Requirements:
Output each line exactly as it appears, skipping any embedded picture.

Extracted material:
* START *

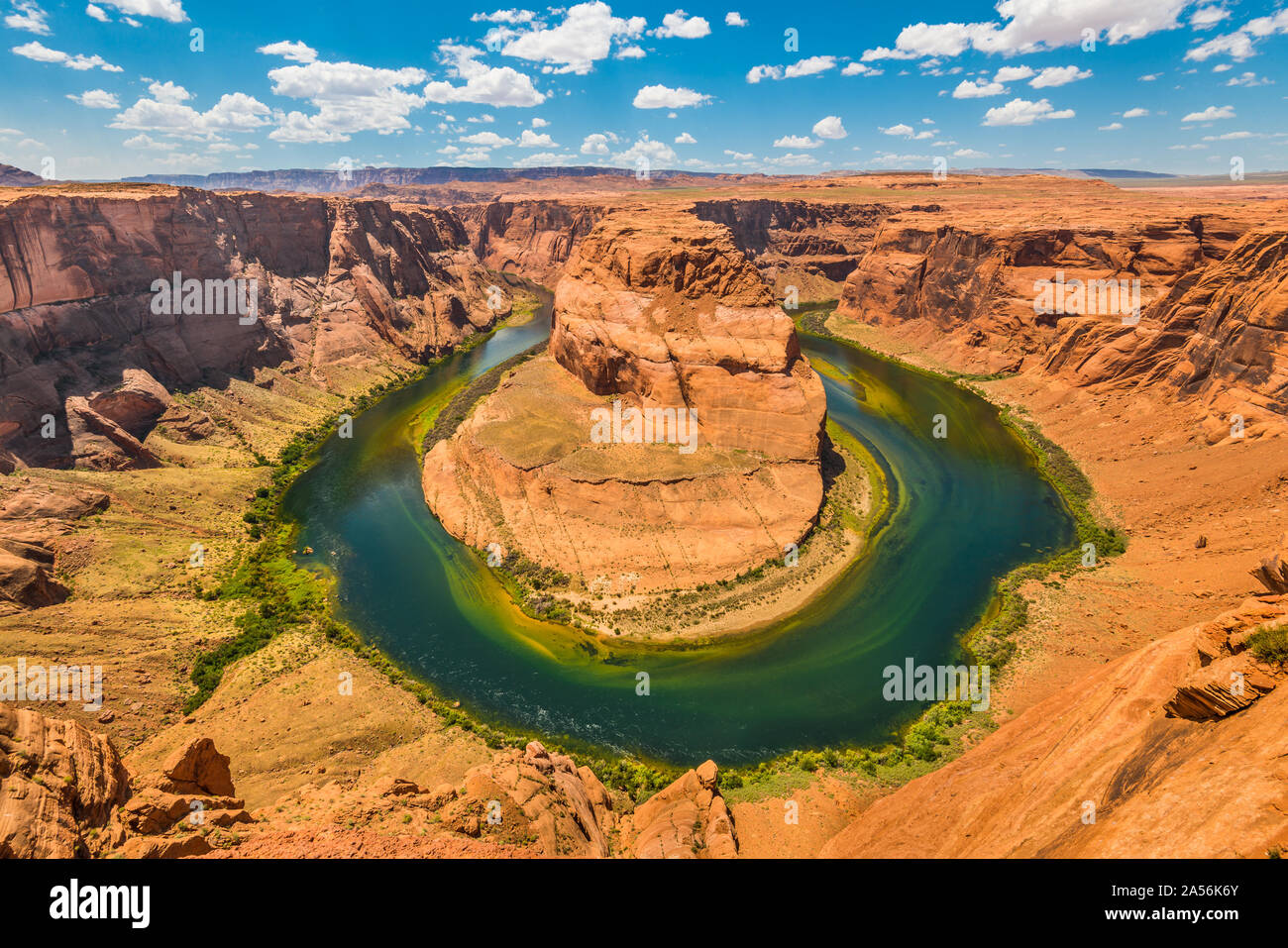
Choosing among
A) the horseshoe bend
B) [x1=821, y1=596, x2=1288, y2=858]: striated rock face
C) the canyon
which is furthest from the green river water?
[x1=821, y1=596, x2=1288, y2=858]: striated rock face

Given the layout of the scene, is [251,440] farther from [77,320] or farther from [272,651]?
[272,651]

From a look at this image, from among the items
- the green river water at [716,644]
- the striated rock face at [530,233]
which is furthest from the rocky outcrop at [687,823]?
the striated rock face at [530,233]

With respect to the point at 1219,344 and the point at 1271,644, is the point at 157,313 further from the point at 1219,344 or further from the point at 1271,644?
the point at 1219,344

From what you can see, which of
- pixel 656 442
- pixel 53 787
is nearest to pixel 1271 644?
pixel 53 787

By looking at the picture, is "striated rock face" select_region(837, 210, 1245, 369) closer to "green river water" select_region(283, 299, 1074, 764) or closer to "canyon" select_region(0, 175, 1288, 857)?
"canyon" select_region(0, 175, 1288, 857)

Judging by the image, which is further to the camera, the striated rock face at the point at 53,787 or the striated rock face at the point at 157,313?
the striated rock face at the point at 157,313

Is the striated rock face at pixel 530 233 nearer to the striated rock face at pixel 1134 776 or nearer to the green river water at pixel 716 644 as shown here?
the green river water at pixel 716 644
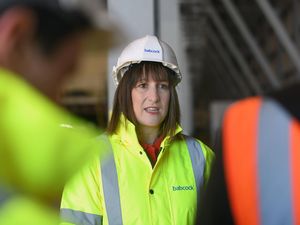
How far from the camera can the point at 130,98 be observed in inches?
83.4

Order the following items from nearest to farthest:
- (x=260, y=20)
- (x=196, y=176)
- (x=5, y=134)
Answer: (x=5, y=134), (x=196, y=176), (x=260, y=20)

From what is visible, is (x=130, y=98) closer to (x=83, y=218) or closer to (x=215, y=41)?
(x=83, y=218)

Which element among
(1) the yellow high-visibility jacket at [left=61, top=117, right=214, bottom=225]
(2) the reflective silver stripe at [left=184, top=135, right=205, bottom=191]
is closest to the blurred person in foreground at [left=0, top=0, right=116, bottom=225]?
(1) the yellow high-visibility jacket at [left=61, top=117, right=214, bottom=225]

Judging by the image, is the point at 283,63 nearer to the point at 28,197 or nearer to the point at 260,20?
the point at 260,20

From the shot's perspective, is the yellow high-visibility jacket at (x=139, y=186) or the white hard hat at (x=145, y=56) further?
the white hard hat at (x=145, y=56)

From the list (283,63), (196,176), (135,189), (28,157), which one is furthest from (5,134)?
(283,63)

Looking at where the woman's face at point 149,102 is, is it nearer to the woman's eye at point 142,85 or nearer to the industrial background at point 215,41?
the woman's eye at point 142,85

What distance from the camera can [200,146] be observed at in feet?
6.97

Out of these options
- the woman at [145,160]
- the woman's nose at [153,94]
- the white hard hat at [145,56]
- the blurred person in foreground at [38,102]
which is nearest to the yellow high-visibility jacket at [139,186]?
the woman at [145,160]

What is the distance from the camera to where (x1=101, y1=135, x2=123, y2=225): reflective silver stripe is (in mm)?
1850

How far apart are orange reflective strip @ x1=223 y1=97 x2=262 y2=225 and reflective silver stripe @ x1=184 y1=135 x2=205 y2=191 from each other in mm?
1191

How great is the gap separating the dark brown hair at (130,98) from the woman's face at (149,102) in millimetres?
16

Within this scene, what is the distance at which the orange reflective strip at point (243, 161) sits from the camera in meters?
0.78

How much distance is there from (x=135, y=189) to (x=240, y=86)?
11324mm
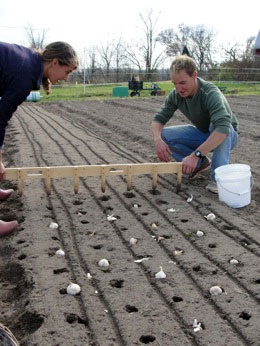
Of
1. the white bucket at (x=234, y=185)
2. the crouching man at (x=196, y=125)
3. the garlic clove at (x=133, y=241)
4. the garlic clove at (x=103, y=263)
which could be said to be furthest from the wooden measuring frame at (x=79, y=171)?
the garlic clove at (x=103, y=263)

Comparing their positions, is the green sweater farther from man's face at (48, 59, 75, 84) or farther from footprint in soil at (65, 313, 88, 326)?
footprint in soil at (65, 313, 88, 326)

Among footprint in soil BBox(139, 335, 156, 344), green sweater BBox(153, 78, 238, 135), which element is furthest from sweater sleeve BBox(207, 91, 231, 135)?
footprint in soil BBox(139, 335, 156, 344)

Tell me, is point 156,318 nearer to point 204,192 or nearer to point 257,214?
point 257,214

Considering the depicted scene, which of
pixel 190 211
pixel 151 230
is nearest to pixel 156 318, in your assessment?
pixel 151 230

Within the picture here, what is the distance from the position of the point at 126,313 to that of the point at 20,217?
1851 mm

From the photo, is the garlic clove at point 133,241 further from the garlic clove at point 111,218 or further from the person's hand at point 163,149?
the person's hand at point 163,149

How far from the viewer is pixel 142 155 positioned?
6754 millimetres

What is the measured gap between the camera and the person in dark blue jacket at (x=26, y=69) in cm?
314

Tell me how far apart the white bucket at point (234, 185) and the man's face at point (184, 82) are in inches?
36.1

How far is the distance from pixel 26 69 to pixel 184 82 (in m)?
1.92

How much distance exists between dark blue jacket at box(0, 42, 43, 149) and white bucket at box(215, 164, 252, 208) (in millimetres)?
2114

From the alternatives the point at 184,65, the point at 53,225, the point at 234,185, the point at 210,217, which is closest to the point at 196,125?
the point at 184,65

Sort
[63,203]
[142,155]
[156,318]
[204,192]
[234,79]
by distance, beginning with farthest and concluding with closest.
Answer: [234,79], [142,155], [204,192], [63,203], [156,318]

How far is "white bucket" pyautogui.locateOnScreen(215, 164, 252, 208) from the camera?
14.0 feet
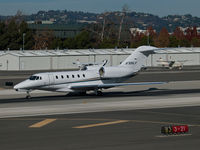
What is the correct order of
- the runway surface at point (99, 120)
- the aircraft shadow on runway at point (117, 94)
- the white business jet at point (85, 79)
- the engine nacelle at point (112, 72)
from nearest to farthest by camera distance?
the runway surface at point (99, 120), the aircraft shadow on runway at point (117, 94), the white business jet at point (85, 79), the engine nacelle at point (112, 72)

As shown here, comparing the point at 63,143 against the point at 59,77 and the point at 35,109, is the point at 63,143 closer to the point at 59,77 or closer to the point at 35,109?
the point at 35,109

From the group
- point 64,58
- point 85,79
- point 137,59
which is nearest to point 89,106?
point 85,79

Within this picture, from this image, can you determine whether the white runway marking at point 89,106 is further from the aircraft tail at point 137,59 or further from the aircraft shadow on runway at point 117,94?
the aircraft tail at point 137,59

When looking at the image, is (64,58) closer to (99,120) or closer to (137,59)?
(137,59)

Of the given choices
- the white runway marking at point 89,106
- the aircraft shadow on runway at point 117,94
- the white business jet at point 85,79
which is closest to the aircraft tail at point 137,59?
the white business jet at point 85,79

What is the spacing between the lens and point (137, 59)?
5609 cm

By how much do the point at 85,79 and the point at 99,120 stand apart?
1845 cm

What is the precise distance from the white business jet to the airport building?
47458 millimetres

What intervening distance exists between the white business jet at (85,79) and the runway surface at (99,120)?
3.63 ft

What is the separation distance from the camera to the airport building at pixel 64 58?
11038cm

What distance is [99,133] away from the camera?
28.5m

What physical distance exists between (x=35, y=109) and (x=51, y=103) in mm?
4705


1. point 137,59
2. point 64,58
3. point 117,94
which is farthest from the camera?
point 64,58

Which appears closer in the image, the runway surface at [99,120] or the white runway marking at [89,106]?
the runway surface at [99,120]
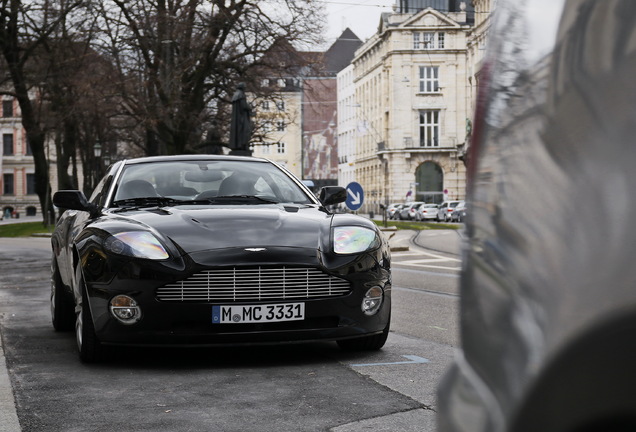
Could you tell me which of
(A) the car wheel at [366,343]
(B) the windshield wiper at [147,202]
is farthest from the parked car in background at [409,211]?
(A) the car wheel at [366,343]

* END *

Exercise solution:
Choosing among
A) the horseshoe bend
B) [x1=821, y1=596, x2=1288, y2=858]: striated rock face
C) the canyon
which is furthest from the green river water?
[x1=821, y1=596, x2=1288, y2=858]: striated rock face

Given the layout of the scene, is [251,440] farther from [77,320] or farther from [272,651]?
[272,651]

From a look at this image, from among the items
- the green river water at [716,644]
- the striated rock face at [530,233]
which is furthest from the rocky outcrop at [687,823]?
the striated rock face at [530,233]

With respect to the point at 1219,344 and the point at 1271,644, is the point at 157,313 further from the point at 1219,344 or further from the point at 1271,644?
the point at 1219,344

From what you can see, which of
- pixel 656 442
- pixel 53 787
is nearest to pixel 1271 644?
pixel 53 787

By looking at the picture, is "striated rock face" select_region(837, 210, 1245, 369) closer to "green river water" select_region(283, 299, 1074, 764) or closer to "canyon" select_region(0, 175, 1288, 857)?
"canyon" select_region(0, 175, 1288, 857)

Judging by the image, which is further to the camera, the striated rock face at the point at 53,787 or the striated rock face at the point at 157,313?
the striated rock face at the point at 157,313

Is the striated rock face at pixel 530 233 nearer to the striated rock face at pixel 1134 776 or nearer to the green river water at pixel 716 644 as shown here?
the green river water at pixel 716 644
How far from the camera can the point at 130,98 be observed in inches?
83.4

Order the following items from nearest to farthest:
- (x=260, y=20)
- (x=196, y=176)
- (x=5, y=134)
Answer: (x=5, y=134), (x=196, y=176), (x=260, y=20)

From what is visible, is (x=130, y=98) closer to (x=83, y=218) or closer to (x=215, y=41)?
(x=83, y=218)

Which element among
(1) the yellow high-visibility jacket at [left=61, top=117, right=214, bottom=225]
(2) the reflective silver stripe at [left=184, top=135, right=205, bottom=191]
is closest to the blurred person in foreground at [left=0, top=0, right=116, bottom=225]?
(1) the yellow high-visibility jacket at [left=61, top=117, right=214, bottom=225]

Judging by the image, is the point at 283,63 nearer to the point at 28,197 or nearer to the point at 260,20?
the point at 260,20

From the shot's perspective, is the yellow high-visibility jacket at (x=139, y=186) or the white hard hat at (x=145, y=56) further?
the white hard hat at (x=145, y=56)

From the list (283,63), (196,176), (135,189), (28,157), which one is furthest from (5,134)?
(283,63)

Looking at where the woman's face at point 149,102 is, is it nearer to the woman's eye at point 142,85 or nearer to the industrial background at point 215,41?
the woman's eye at point 142,85

What distance from the camera can [200,146] be observed at in feet?
6.97

Out of these options
- the woman at [145,160]
- the woman's nose at [153,94]
- the white hard hat at [145,56]
- the blurred person in foreground at [38,102]
which is nearest to the yellow high-visibility jacket at [139,186]?
the woman at [145,160]

What is the distance from the camera to where (x1=101, y1=135, x2=123, y2=225): reflective silver stripe is (in mm)?
1850

How far apart are orange reflective strip @ x1=223 y1=97 x2=262 y2=225 and reflective silver stripe @ x1=184 y1=135 x2=205 y2=191 from each other in mm?
1191

How great is the gap separating the dark brown hair at (130,98) from the woman's face at (149,102) in millimetres?
16

Within this scene, what is the distance at which the orange reflective strip at point (243, 161) sits from the camera in meters?
0.78

How much distance is there from (x=135, y=189) to (x=240, y=86)?
11324mm
Of
1. the white bucket at (x=234, y=185)
2. the crouching man at (x=196, y=125)
3. the garlic clove at (x=133, y=241)
4. the garlic clove at (x=103, y=263)
which could be said to be furthest from the wooden measuring frame at (x=79, y=171)?
the garlic clove at (x=103, y=263)

Comparing their positions, is the green sweater farther from man's face at (48, 59, 75, 84) or farther from footprint in soil at (65, 313, 88, 326)?
footprint in soil at (65, 313, 88, 326)

Among footprint in soil BBox(139, 335, 156, 344), green sweater BBox(153, 78, 238, 135), which element is furthest from sweater sleeve BBox(207, 91, 231, 135)?
footprint in soil BBox(139, 335, 156, 344)

Tell me, is point 156,318 nearer to point 204,192 or nearer to point 257,214?
point 257,214

Considering the depicted scene, which of
pixel 190 211
pixel 151 230
is nearest to pixel 156 318, in your assessment?
pixel 151 230

Within the picture here, what is the distance from the position of the point at 126,313 to that of the point at 20,217?
1851 mm

From the photo, is the garlic clove at point 133,241 further from the garlic clove at point 111,218 or further from the person's hand at point 163,149?
the person's hand at point 163,149

How far from the viewer is pixel 142 155 positioned?
6754 millimetres

What is the measured gap between the camera and the person in dark blue jacket at (x=26, y=69) in cm?
314

Tell me how far apart the white bucket at point (234, 185) and the man's face at point (184, 82) are in inches?
36.1

How far is the distance from pixel 26 69 to pixel 184 82 (in m)?
1.92

How much distance exists between dark blue jacket at box(0, 42, 43, 149) and white bucket at box(215, 164, 252, 208) (in millimetres)?
2114

From the alternatives the point at 184,65, the point at 53,225, the point at 234,185, the point at 210,217, which is closest to the point at 196,125?
the point at 184,65

Sort
[63,203]
[142,155]
[156,318]
[204,192]
[234,79]
by distance, beginning with farthest and concluding with closest.
Answer: [234,79], [142,155], [204,192], [63,203], [156,318]

How far is "white bucket" pyautogui.locateOnScreen(215, 164, 252, 208) from the camera?
14.0 feet
What is the correct order of
- the runway surface at point (99, 120)
- the aircraft shadow on runway at point (117, 94)
- the white business jet at point (85, 79)
- the engine nacelle at point (112, 72)
from nearest to farthest by camera distance?
the runway surface at point (99, 120), the aircraft shadow on runway at point (117, 94), the white business jet at point (85, 79), the engine nacelle at point (112, 72)

As shown here, comparing the point at 63,143 against the point at 59,77 and the point at 35,109, is the point at 63,143 closer to the point at 59,77 or closer to the point at 35,109?
the point at 35,109

From the group
- point 64,58
- point 85,79
- point 137,59
which is nearest to point 89,106?
point 85,79

Within this picture, from this image, can you determine whether the white runway marking at point 89,106 is further from the aircraft tail at point 137,59 or further from the aircraft shadow on runway at point 117,94?
the aircraft tail at point 137,59

When looking at the image, is (64,58) closer to (99,120) or closer to (137,59)?
(137,59)

Of the given choices
- the white runway marking at point 89,106
- the aircraft shadow on runway at point 117,94
- the white business jet at point 85,79
which is closest to the aircraft tail at point 137,59?
the white business jet at point 85,79

What is the spacing between the lens and point (137, 59)?
5609 cm

By how much do the point at 85,79 and the point at 99,120 stand apart?
1845 cm

What is the precise distance from the white business jet to the airport building?
47458 millimetres

What intervening distance exists between the white business jet at (85,79) and the runway surface at (99,120)?
3.63 ft

What is the separation distance from the camera to the airport building at pixel 64 58?
11038cm

What distance is [99,133] away from the camera?
28.5m

What physical distance exists between (x=35, y=109) and (x=51, y=103) in mm?
4705


1. point 137,59
2. point 64,58
3. point 117,94
which is farthest from the camera?
point 64,58

Which appears closer in the image, the runway surface at [99,120] or the white runway marking at [89,106]?
the runway surface at [99,120]
Could you tell me which of
(A) the car wheel at [366,343]
(B) the windshield wiper at [147,202]
is farthest from the parked car in background at [409,211]?
(A) the car wheel at [366,343]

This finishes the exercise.